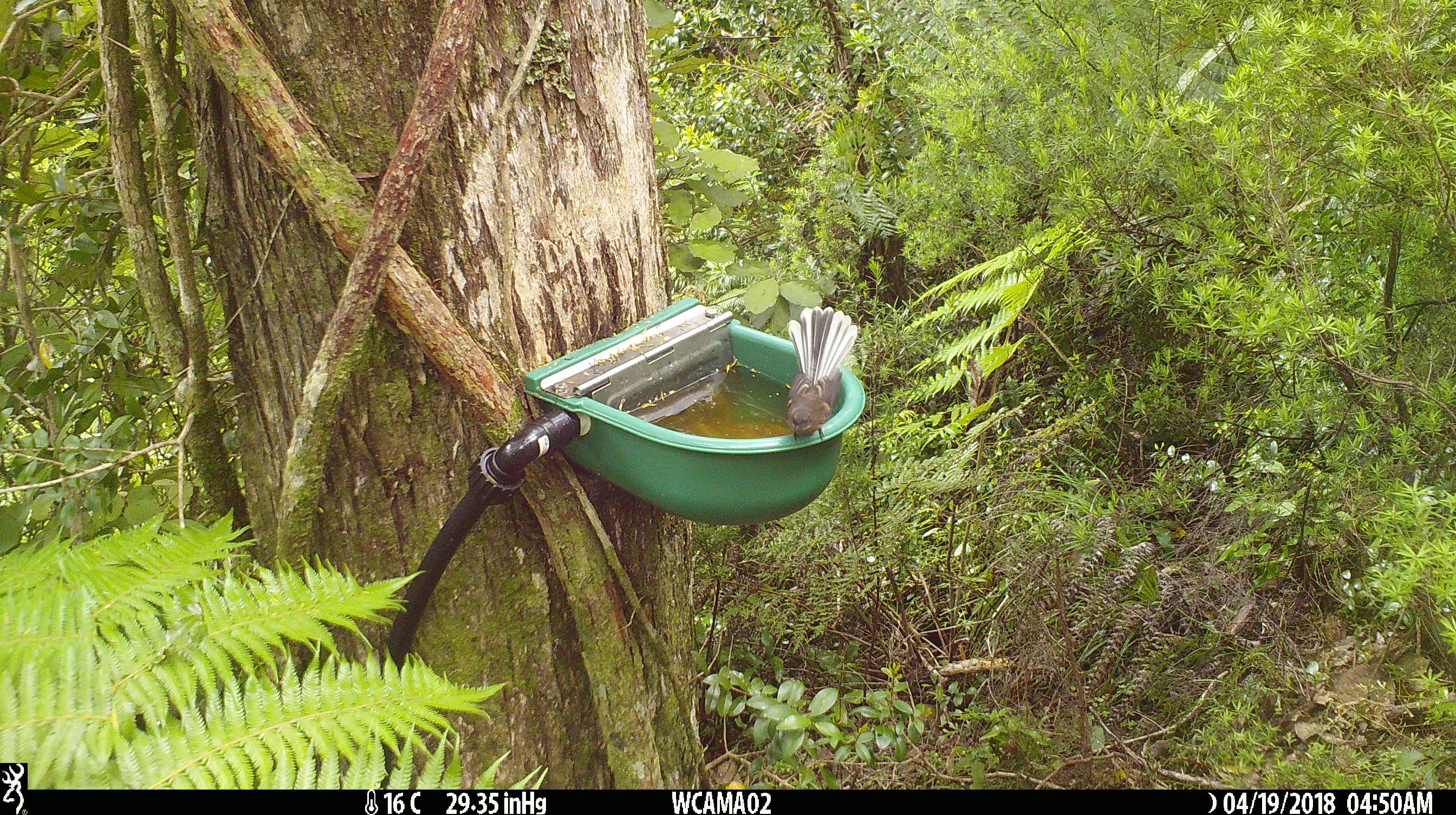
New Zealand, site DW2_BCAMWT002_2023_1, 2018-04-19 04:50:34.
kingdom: Animalia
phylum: Chordata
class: Aves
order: Passeriformes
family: Rhipiduridae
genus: Rhipidura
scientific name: Rhipidura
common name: fantails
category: fantail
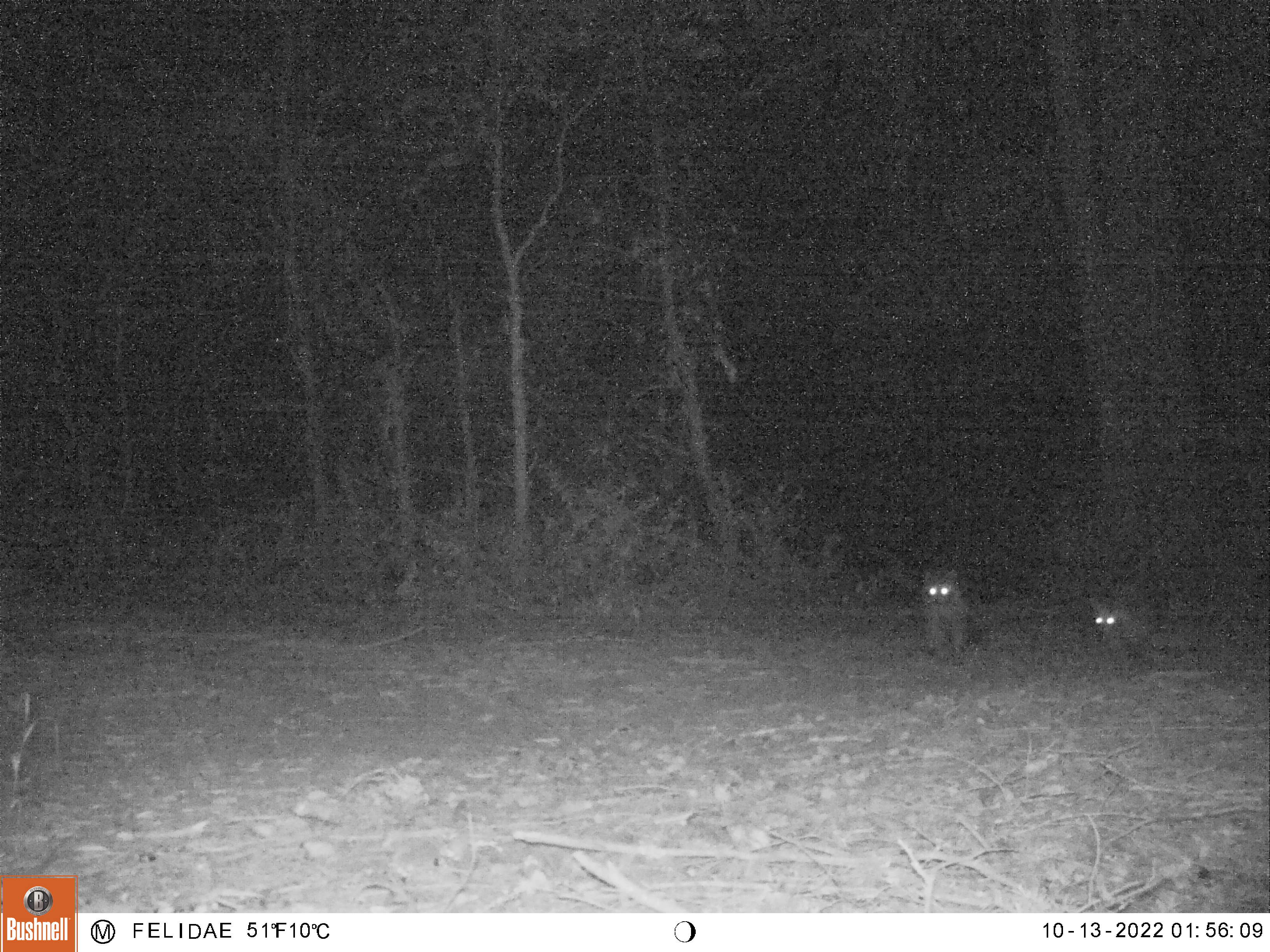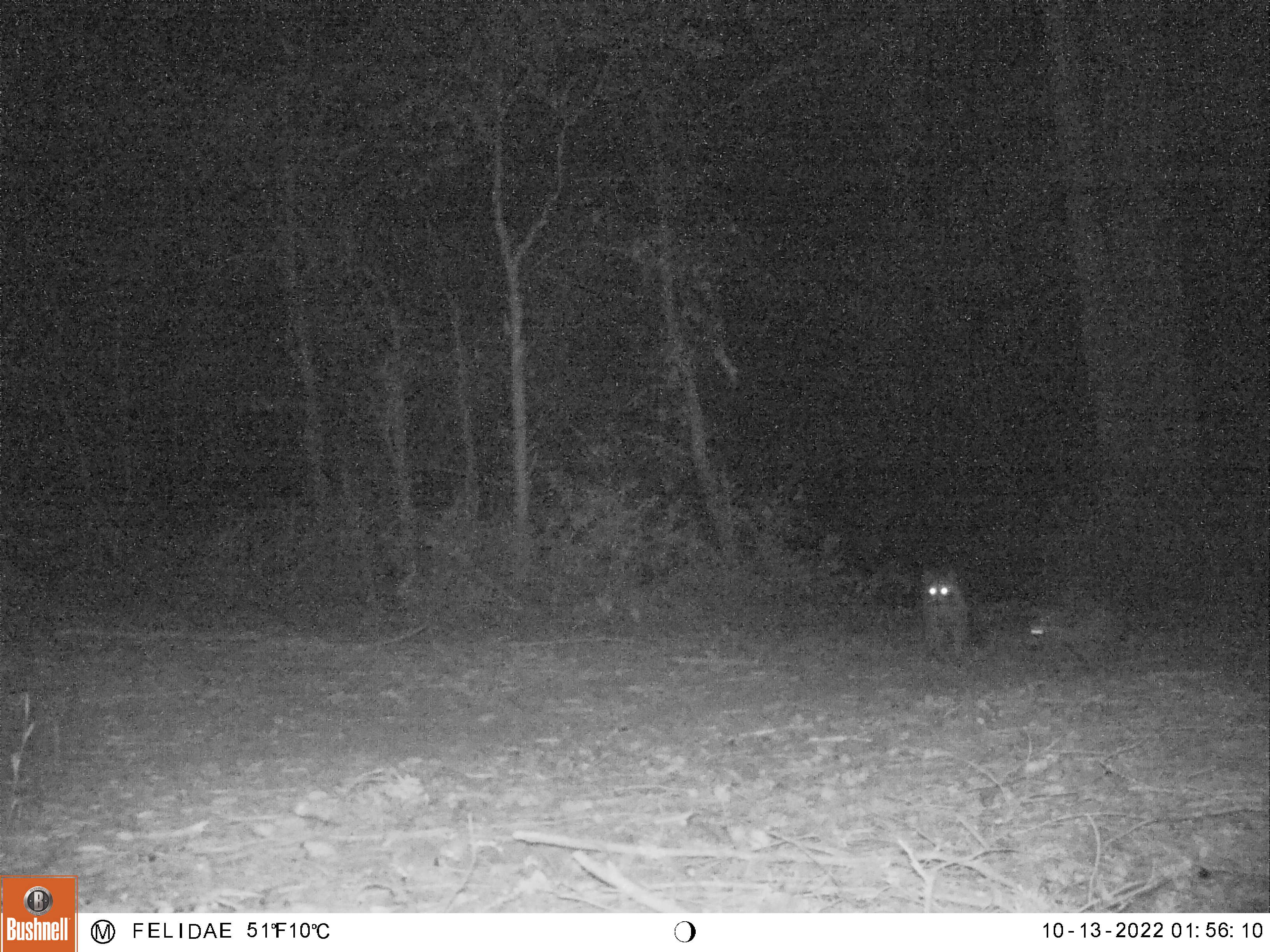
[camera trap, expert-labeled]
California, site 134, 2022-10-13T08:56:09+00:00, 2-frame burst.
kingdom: Animalia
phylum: Chordata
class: Mammalia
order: Carnivora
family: Procyonidae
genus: Procyon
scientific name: Procyon lotor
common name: raccoon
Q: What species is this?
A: Raccoon (Procyon lotor).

-=-=-

ACTIVITY | Take the listing above and restate it word for word, without its pictures.

TASK ANSWER |
New Zealand, site DW2_BCAMWT002_2023_1, 2018-04-19 04:50:34.
kingdom: Animalia
phylum: Chordata
class: Aves
order: Passeriformes
family: Rhipiduridae
genus: Rhipidura
scientific name: Rhipidura
common name: fantails
category: fantail
[camera trap, expert-labeled]
California, site 134, 2022-10-13T08:56:09+00:00, 2-frame burst.
kingdom: Animalia
phylum: Chordata
class: Mammalia
order: Carnivora
family: Procyonidae
genus: Procyon
scientific name: Procyon lotor
common name: raccoon
Q: What species is this?
A: Raccoon (Procyon lotor).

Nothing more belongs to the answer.